- Records of scene-based questions:
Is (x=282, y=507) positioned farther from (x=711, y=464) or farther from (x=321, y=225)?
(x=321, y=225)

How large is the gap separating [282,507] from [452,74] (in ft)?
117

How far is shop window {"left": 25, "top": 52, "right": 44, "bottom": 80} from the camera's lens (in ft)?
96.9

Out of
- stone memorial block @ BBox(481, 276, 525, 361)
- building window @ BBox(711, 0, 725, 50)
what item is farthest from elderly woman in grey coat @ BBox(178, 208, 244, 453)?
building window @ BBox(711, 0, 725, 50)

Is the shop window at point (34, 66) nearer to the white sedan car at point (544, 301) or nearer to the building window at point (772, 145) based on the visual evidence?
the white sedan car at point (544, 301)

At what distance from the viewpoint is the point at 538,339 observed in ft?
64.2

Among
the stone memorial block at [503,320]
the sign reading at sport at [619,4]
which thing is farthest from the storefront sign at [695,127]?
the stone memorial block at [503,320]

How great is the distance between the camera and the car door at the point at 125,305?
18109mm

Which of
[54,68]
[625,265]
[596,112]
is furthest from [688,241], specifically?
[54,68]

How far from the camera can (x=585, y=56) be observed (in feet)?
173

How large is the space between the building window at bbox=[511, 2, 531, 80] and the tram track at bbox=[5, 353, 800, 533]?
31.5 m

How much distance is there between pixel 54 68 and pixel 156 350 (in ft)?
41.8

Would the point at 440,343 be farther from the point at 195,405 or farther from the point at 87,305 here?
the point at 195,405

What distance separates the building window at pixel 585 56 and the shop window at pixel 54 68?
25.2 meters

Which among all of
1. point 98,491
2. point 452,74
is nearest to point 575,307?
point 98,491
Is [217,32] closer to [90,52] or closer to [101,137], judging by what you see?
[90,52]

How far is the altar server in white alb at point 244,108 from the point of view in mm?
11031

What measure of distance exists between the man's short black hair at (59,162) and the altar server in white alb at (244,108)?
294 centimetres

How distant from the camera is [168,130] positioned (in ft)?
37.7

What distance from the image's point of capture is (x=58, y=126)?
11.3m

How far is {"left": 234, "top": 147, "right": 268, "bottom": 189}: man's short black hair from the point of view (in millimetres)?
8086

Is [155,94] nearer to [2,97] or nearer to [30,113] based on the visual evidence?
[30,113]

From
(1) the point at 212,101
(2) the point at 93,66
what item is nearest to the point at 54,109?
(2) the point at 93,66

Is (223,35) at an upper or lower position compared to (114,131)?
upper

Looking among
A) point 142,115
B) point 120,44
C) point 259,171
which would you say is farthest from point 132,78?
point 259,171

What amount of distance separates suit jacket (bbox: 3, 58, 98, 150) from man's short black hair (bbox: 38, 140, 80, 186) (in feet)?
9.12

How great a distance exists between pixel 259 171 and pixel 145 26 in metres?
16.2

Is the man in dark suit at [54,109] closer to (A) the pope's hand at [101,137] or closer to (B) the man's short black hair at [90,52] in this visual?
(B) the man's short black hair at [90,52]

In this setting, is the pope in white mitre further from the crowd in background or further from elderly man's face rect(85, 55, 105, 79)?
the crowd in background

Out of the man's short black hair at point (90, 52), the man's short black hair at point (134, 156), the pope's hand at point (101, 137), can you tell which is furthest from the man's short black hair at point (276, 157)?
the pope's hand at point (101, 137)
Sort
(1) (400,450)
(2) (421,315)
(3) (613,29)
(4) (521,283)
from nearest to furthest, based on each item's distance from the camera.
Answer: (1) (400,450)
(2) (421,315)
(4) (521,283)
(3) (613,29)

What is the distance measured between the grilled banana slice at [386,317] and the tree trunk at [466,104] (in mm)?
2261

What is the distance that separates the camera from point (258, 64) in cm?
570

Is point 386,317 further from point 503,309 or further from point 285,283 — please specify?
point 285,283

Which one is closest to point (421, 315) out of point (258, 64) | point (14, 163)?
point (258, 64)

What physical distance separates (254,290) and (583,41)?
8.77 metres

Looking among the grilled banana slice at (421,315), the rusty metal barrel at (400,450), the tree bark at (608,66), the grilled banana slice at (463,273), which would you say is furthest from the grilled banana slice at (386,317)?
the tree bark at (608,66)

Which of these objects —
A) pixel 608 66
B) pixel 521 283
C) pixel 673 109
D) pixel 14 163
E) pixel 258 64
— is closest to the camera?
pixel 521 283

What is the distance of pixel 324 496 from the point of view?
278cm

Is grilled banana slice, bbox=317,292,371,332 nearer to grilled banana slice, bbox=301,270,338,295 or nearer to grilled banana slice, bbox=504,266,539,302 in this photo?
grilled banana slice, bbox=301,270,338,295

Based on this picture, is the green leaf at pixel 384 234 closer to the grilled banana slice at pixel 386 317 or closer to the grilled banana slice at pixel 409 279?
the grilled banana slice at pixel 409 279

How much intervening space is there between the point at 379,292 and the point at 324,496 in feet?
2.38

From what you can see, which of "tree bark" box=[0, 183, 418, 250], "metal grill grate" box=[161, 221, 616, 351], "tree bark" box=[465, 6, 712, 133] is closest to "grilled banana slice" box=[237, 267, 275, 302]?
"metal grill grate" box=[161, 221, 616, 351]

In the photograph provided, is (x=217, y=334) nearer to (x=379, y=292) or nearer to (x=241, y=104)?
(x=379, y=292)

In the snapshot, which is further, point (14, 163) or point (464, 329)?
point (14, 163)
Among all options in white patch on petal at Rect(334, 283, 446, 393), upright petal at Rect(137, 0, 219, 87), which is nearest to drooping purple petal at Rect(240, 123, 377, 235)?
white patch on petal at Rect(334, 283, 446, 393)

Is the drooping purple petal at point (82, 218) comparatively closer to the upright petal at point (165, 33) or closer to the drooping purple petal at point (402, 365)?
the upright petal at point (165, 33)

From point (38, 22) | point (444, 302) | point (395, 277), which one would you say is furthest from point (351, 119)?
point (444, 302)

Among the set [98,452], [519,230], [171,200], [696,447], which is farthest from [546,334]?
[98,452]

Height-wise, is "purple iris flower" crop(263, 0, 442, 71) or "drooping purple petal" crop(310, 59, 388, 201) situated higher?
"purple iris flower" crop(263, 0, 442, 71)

- To do: Copy out, without any change, the items starting with the line that contains "What is the distance of" and continuing through the end of the items.

- Solution to the problem:
What is the distance of pixel 324 496 from the point of view?
278cm

Is grilled banana slice, bbox=317,292,371,332 nearer to grilled banana slice, bbox=301,270,338,295 or nearer to grilled banana slice, bbox=504,266,539,302 in this photo?
grilled banana slice, bbox=301,270,338,295

Based on this picture, is the green leaf at pixel 384 234 closer to the grilled banana slice at pixel 386 317 or closer to the grilled banana slice at pixel 409 279?
the grilled banana slice at pixel 409 279

How much intervening space is there between the point at 379,292 and the point at 324,496 in feet?
2.38

From what you can see, which of "tree bark" box=[0, 183, 418, 250], "metal grill grate" box=[161, 221, 616, 351], "tree bark" box=[465, 6, 712, 133] is closest to "grilled banana slice" box=[237, 267, 275, 302]?
"metal grill grate" box=[161, 221, 616, 351]

In the photograph provided, is (x=217, y=334) nearer to (x=379, y=292) or nearer to (x=241, y=104)?
(x=379, y=292)

In the snapshot, which is further, point (14, 163) or point (464, 329)?
point (14, 163)
Among all options in white patch on petal at Rect(334, 283, 446, 393), upright petal at Rect(137, 0, 219, 87), which is nearest to drooping purple petal at Rect(240, 123, 377, 235)?
white patch on petal at Rect(334, 283, 446, 393)

Is the drooping purple petal at point (82, 218) comparatively closer to the upright petal at point (165, 33) or closer to the drooping purple petal at point (402, 365)?
the upright petal at point (165, 33)

From point (38, 22) | point (444, 302) | point (395, 277), which one would you say is furthest from point (351, 119)?
point (444, 302)

Among the set [98,452], [519,230], [171,200], [696,447], which is farthest from [546,334]?
[98,452]

Height-wise, is "purple iris flower" crop(263, 0, 442, 71) or "drooping purple petal" crop(310, 59, 388, 201) situated higher?
"purple iris flower" crop(263, 0, 442, 71)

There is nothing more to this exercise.